* **TEXT FOR ANALYSIS**:
◆ ◆ ◆

The good news is that the symptoms of depression can almost always be treated with specific types of counseling or antidepressant medications. However, a combination of both counseling and antidepressant medication has been shown to have the best results. Regular exercise or physical activity can also improve mood, especially when used together with counseling. Depression & Spinal Cord Injury It is important to treat depression because it can have such a harmful effect on a person’s ability to function in day-today life.

Depression can make pain worse, make sleep difficult, sap your energy, take away your enjoyment and make it difficult for you to take good care of your health. Untreated depression can last 6 to 12 months or more. Thoughts of death are a symptom of depression. The risk of suicide is higher while someone is depressed. Due to both brain chemistry and thought patterns, often people who have severe depression and suicidal thoughts have difficulty seeing a way out of their problems. Suicidal thinking goes away once depression is treated.

◆ ◆ ◆

Spatial grounding data:

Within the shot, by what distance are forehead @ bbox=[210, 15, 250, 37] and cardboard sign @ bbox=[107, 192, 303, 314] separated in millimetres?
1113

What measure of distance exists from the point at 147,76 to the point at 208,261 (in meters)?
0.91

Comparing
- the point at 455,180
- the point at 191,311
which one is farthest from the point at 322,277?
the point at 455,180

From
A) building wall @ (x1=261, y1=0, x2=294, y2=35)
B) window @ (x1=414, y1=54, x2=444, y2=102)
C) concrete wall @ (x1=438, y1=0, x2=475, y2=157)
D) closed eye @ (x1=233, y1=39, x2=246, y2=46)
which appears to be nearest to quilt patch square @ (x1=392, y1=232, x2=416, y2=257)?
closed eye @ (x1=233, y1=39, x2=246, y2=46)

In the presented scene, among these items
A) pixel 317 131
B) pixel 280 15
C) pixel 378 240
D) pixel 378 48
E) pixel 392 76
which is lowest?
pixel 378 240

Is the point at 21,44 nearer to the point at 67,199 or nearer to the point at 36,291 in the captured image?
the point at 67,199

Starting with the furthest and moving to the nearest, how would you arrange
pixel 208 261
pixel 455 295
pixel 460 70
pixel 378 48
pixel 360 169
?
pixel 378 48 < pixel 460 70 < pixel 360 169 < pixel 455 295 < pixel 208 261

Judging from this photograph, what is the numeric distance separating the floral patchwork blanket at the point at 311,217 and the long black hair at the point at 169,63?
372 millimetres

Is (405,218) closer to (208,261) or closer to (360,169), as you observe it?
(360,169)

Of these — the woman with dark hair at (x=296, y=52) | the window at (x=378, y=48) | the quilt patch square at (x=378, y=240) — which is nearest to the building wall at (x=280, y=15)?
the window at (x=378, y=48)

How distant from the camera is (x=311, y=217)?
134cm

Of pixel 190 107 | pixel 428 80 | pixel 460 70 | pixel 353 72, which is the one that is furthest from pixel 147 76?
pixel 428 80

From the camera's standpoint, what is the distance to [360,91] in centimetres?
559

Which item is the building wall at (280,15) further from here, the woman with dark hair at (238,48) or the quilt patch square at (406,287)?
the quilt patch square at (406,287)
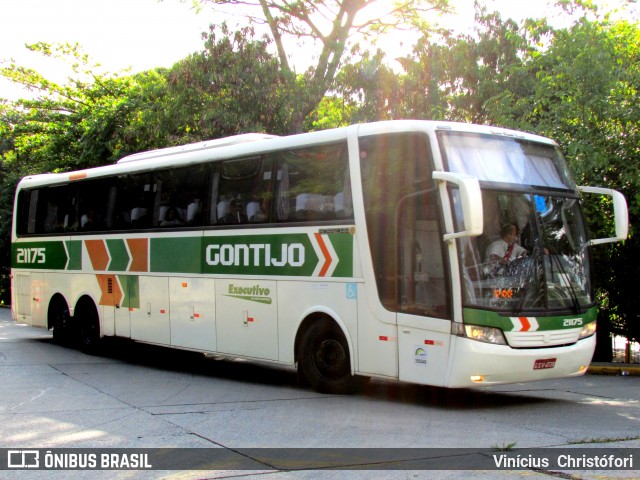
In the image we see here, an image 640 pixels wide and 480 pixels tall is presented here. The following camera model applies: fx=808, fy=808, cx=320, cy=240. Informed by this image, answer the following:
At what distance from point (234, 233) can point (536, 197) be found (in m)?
4.61

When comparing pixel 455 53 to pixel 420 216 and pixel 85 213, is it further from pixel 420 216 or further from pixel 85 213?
pixel 420 216

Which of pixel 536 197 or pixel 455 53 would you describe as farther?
pixel 455 53

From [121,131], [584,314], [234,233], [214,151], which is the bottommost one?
[584,314]

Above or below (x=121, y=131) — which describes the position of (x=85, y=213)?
below

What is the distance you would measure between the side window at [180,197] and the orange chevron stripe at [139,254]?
0.50 meters

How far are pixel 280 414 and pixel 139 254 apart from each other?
19.8ft

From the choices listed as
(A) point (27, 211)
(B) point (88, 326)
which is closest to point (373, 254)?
(B) point (88, 326)

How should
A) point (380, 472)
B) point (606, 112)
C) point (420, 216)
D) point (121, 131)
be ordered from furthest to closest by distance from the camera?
point (121, 131) → point (606, 112) → point (420, 216) → point (380, 472)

◆ ◆ ◆

* **TASK DIRECTIONS**: Can you continue the passage on depression and spinal cord injury, picking up right after its final sentence?

* **RESULT OF THIS EXERCISE**:
What counseling really is

Counseling or psychotherapy is often misunderstood.There are many different kinds of therapy, but one type that has been proven to help depression is called “cognitive-behavioral therapy.” Cognitive-behavioral therapy is based on the idea that depression improves when people are more engaged in meaningful activities and when they regain their positive beliefs and attitudes about themselves, their world and their future. The therapist helps you find or resume activities that are meaningful or enjoyable to you. There will be barriers to overcome, so the therapist supports you like a coach to help resolve the problems you face. The therapist also helps you recognize how your thinking becomes more negative in depression and how, through experimentation and logic, you can improve your outlook and rebuild confidence.

How do antidepressants work?

Antidepressant medications seem to work by restoring a normal balance of important brain chemicals such as norepinephrine and serotonin. Rebalancing these chemicals leads to feeling better both emotionally and physically. Treating depression can also help you function better at home and at work. Antidepressants are not addictive. Some people experience side effects, but they tend to lessen over time.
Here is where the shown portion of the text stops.